Extract —
──────

# Organising SFX Libraries - Any Decent Software Around?



## TimJohnson (Jan 24, 2014)

Hi all,

Recently I have been doing A LOT of sound design work. I have a huge sound bank of over 160gb (more when I combine that with the COUNTLESS samples at my day job).

Currently When I look for a sound effect I just whack it into the finder search bar and hope for the best, but it's a clunky way of working, and doesn't always show up everything that might be useful (it also searches through 6 HD's every time, which takes too long).

Has anybody found/used some decent software for organising SFX libraries. Something with a nice interface, a logical folder structure and a good search engine?

Any thoughts?


----------



## emu (Jan 24, 2014)

There is a nice little feature built in Cubase/Nuendo for that purpose: Media Bay (works really great with perfect integration in the Cubendo workflow). 

Another alternative would be soundminer.

Jan


----------



## Guy Rowland (Jan 24, 2014)

Soundminer is probably the most used I think - http://store.soundminer.com/

I keep things super simple, and have named all my SFX with full descriptions in the filename. Then I have a self contained little database that runs as an exe from my SFX drive, so I can search wherever I go (on Windows, that is). It's called Index Your Files, lovely little bit of freeware - http://www.indexyourfiles.com/ . Soundminer would probably suit you better though as my system doesn't make any use of metadata.


----------



## TimJohnson (Jan 24, 2014)

emu @ Fri Jan 24 said:


> There is a nice little feature built in Cubase/Nuendo for that purpose: Media Bay (works really great with perfect integration in the Cubendo workflow).
> 
> Another alternative would be soundminer.
> 
> Jan



Thanks Jan, as we all work in different DAW's in the office using the Media bay isn't really an option. Looking into Soundminer though!



Guy Rowland @ Fri Jan 24 said:


> Soundminer is probably the most used I think - http://store.soundminer.com/
> 
> I keep things super simple, and have named all my SFX with full descriptions in the filename. Then I have a self contained little database that runs as an exe from my SFX drive, so I can search wherever I go (on Windows, that is). It's called Index Your Files, lovely little bit of freeware - http://www.indexyourfiles.com/ . Soundminer would probably suit you better though as my system doesn't make any use of metadata.

──────

Work to do —
[1] Answer these questions from the forum thread:
(a) How large is the sound bank described in the opening post?
(b) What feature built into Cubase/Nuendo does emu suggest?
(c) What is the freeware that Guy Rowland uses called?
[2] Rewrite the paragraph of the forum thread beginning "I keep things super simple" as a short bulleted list that keeps its main facts.
[3] Copy out the stretch of the forum thread from "## emu (Jan" through "Rowland (Jan 24, 2014)".

Collected data —
──────

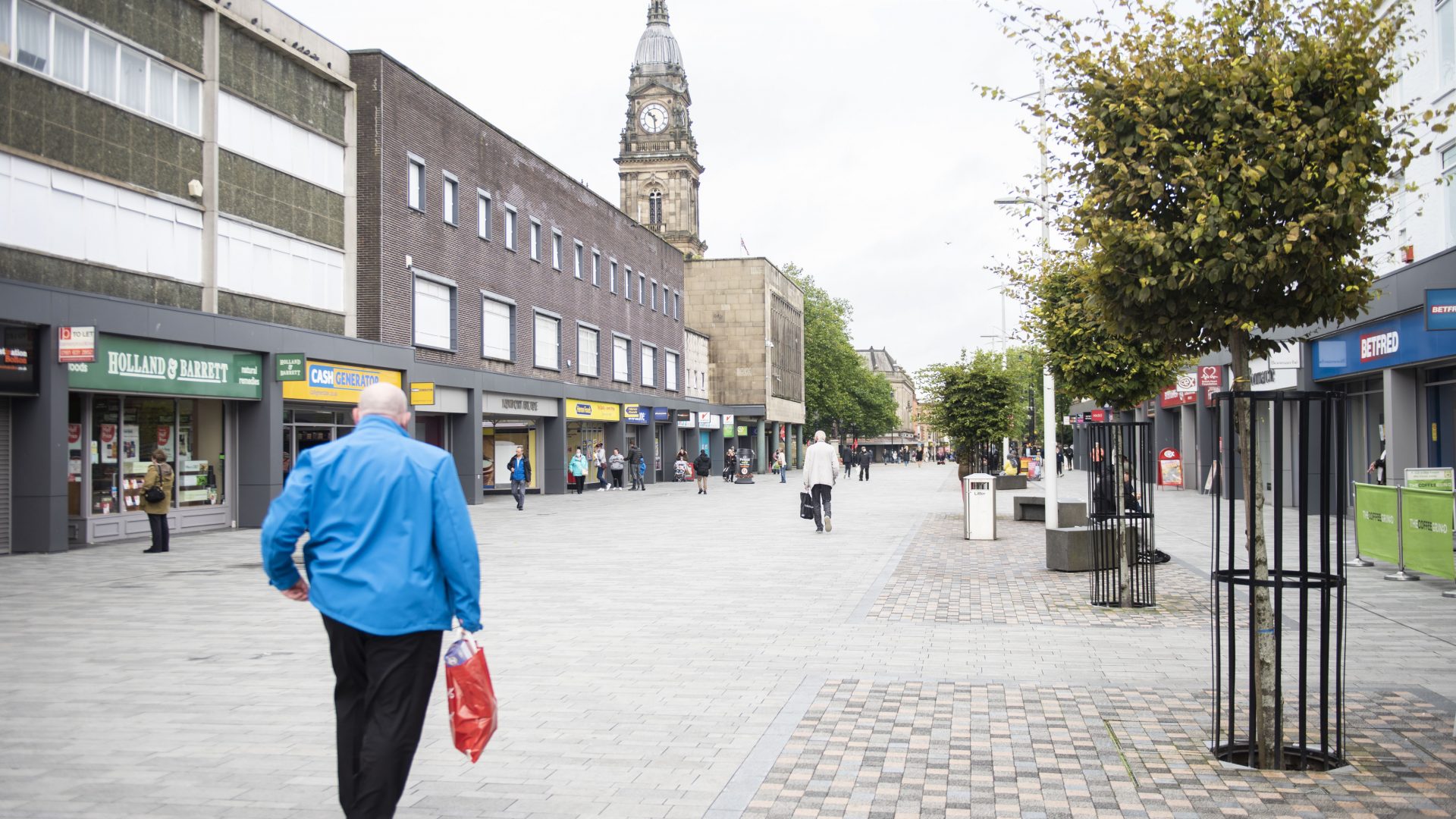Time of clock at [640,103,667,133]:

──────

Set of answers —
[1]
(a) Over 160gb.
(b) Media Bay.
(c) Index Your Files.

[2]
- All SFX are named with full descriptions in the filename.
- A self-contained little database runs as an exe from the SFX drive, so searching works anywhere (on Windows only).
- The database is Index Your Files, a freeware program (http://www.indexyourfiles.com/).
- Soundminer would probably suit the original poster better, because this system makes no use of metadata.

[3]
## emu (Jan 24, 2014)

There is a nice little feature built in Cubase/Nuendo for that purpose: Media Bay (works really great with perfect integration in the Cubendo workflow). 

Another alternative would be soundminer.

Jan


----------



## Guy Rowland (Jan 24, 2014)